Critical role of plasma corticosteroid-binding-globulin during stress to promote glucocorticoid delivery to the brain: impact on memory retrieval
Résumé
We aimed at demonstrating that corticosteroid binding globulin (CBG), a plasma glycoprotein binding glucocorticoids with high affinity in blood, endorses a major role under stress conditions by regulating free glucocorticoid access to the brain and thereby influences glucocorticoid-dependent behaviors. Hence, we compared CBG-deficient mice (Cbg−/−) and their controls (Cbg+/+) in a specific memory task, i.e. the delayed alternation behavior, requiring memory retrieval both under stress and nonstress conditions and previously shown to be dependent on hippocampal glucocorticoid levels. Our results evidence that Cbg−/− mice, unlike controls, remain insensitive to stress applied before memory retrieval. Furthermore, under stress conditions, we observed a blunted surge of corticosterone (CORT) in plasma and no free CORT rise in the hippocampus of Cbg−/−. Moreover, intrahippocampal infusion of CORT through implanted cannulae was used to mimic stress CORT rise before memory retrieval.
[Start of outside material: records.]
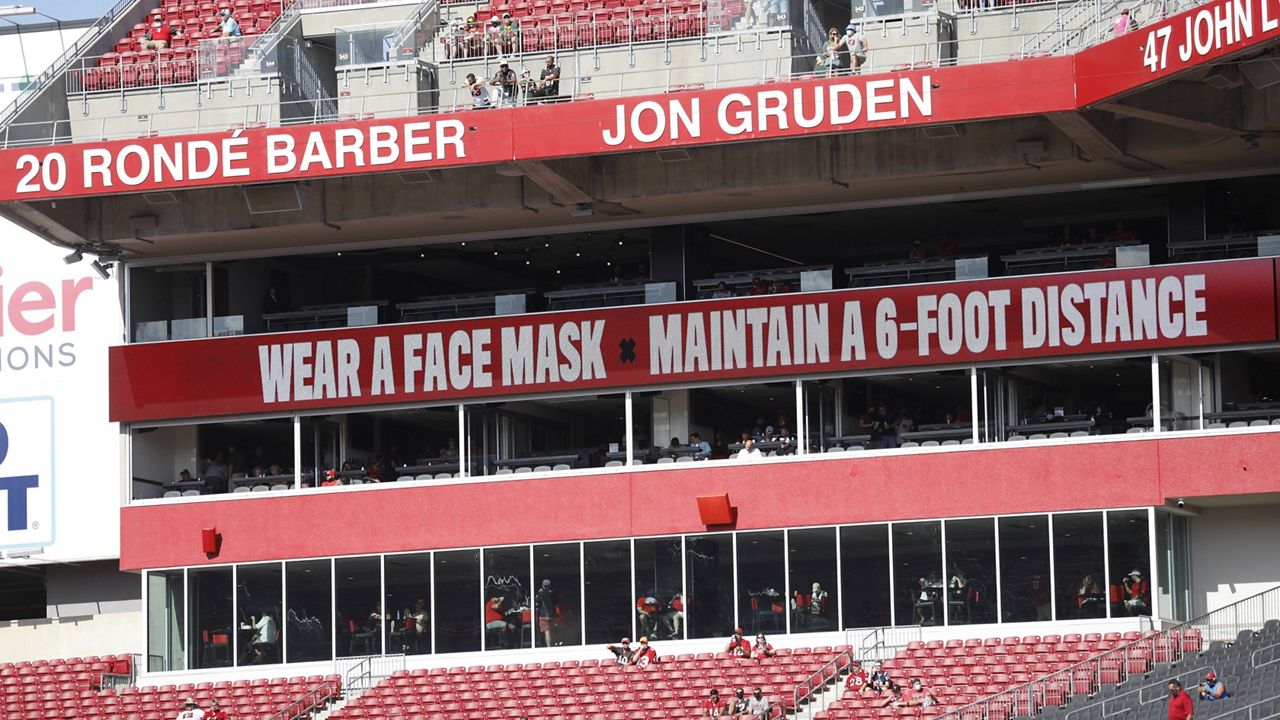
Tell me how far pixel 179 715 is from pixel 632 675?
7048 millimetres

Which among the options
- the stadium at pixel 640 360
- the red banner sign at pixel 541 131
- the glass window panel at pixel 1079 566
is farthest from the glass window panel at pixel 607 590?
the glass window panel at pixel 1079 566

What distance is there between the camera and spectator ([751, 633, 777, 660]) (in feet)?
114

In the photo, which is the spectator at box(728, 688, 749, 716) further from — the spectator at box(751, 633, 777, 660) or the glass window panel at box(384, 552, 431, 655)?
the glass window panel at box(384, 552, 431, 655)

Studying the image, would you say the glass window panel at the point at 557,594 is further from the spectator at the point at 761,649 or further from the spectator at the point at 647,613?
the spectator at the point at 761,649

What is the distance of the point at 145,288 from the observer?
40.8 metres

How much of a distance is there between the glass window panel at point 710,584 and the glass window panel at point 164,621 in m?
8.88

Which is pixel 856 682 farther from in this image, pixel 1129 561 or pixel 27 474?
pixel 27 474

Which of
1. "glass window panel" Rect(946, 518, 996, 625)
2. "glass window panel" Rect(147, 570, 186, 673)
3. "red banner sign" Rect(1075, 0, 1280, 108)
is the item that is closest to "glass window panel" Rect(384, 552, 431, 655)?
"glass window panel" Rect(147, 570, 186, 673)

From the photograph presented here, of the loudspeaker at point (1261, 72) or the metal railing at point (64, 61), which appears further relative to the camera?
the metal railing at point (64, 61)

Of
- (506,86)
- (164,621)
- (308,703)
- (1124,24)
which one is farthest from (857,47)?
(164,621)

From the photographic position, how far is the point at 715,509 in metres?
36.4

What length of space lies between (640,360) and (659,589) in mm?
3689

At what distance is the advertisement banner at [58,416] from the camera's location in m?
41.2

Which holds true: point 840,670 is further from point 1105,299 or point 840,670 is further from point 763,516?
point 1105,299
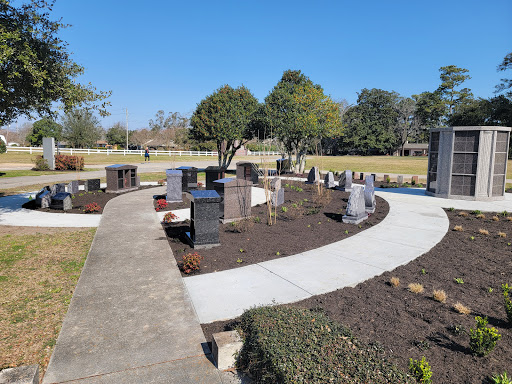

This infusion of CORT reproduced memory retrieval impairments in Cbg−/− as in Cbg+/+ controls. Finally, we provide evidence that Cbg−/− mice exhibit a normal adrenal response to stress and ACTH. Given that CBG deficiency is known to markedly impact on CORT clearance from plasma, our current article demonstrates that Cbg−/− insensitivity in memory retrieval after stress results from the blunted CORT response due to increased CORT clearance. Overall, our data suggest that the impact of CBG genetic deficiency on various behavioral patterns reported previously stems from a smaller CORT reservoir in blood. Inasmuch as CBG discloses interindividual variations, such a parameter ought to be taken into account when studying stress-induced glucocorticoid action in brain.